When faced with amyloid test results obtained outside Canada, physicians should be very cautious in their interpretation, i.e. used in isolation this test cannot diagnose AD, MCI, or differentiate normal from abnormal aging, and we recommend they consult with a dementia specialist familiar with this technique.
At present, there is no clinical indication for amyloid imaging in cognitively normal individuals, initial investigation of cognitive complaints, differentiating AD from other Aβ-associated dementia (e.g. DLB, CAA), differentiating between AD clinical variants (e.g., classic amnestic AD vs. PCA or lvPPA), and differentiating between non-AD causes of dementia (e.g., molecular subtypes of FTLD).

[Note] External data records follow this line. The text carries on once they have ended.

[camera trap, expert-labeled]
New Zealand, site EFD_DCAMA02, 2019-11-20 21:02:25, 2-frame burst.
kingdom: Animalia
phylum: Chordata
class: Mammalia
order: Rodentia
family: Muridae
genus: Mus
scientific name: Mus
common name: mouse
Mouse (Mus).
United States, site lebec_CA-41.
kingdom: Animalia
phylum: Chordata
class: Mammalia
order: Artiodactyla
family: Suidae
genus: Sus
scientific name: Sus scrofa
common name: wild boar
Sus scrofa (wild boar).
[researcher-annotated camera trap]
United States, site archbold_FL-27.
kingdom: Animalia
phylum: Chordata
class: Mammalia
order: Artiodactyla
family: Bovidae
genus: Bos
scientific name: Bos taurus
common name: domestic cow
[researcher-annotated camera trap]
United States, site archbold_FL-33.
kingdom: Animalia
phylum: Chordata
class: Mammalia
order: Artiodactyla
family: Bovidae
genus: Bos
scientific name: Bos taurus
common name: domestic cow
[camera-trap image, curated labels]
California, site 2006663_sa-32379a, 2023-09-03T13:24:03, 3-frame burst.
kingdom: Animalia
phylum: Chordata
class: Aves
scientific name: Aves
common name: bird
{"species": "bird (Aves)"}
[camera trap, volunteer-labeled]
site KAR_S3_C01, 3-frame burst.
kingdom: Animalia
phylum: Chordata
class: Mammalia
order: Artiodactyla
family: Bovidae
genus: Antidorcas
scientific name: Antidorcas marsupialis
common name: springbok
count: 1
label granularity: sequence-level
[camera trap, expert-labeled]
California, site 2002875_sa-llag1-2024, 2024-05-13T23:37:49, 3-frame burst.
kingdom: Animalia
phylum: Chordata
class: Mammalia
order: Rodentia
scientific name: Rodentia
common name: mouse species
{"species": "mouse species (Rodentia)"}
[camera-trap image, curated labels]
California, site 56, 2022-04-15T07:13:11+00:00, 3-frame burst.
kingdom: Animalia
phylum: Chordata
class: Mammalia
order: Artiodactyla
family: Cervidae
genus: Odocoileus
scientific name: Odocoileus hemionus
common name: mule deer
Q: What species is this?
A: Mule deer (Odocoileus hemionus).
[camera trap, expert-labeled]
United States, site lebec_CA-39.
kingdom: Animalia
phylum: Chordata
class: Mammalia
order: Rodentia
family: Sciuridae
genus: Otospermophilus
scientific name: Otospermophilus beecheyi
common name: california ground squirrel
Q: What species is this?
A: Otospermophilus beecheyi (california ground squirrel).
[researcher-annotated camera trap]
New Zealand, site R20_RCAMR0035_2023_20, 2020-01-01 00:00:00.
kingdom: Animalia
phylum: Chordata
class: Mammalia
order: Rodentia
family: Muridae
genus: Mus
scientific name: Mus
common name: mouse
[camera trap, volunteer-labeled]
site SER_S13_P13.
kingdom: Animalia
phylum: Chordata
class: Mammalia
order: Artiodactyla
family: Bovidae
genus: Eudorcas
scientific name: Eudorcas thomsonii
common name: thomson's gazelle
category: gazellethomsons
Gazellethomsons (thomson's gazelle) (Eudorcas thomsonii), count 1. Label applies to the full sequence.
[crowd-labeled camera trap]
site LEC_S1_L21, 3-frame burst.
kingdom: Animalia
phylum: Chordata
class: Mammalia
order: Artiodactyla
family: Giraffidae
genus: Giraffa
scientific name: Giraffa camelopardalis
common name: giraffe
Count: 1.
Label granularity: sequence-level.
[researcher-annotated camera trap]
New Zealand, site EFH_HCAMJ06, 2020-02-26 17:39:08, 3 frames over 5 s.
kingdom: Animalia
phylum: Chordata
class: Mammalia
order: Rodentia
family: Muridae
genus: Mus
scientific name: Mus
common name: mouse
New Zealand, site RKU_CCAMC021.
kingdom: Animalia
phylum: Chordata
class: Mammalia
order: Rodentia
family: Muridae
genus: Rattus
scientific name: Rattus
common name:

In research settings with amyloid imaging capabilities, investigators should be encouraged to develop projects that further validate the clinical and research uses of this technique and evaluate it readiness for translation to clinical care (R).
Trial designers are strongly encouraged to use this technique to: (1) decrease the heterogeneity of their MCI population; (2) identify a cohort that is likely to respond to a drug with anti-amyloid properties; and (3) study patients that are likely to convert to AD in a relatively short time frame (R).
Testing and longitudinal follow-up of asymptomatic individuals or patients with subjective cognitive impairments not meeting MCI criteria, or at-risk individuals (e.g., gene mutation carriers, family history of AD, ApoE ɛ4) should be restricted to research (R).
Future research should explore (1) the natural evolution of amyloid burden and its role in the pathophysiology of AD and other dementias, (2) its use as a potential surrogate marker for anti-amyloid therapies, (3) the value of new 18F amyloid tracers, and should (4) perform PET pathology correlations, and (5) compare amyloid imaging with CSF AD biomarkers as well as downstream markers of degeneration (R).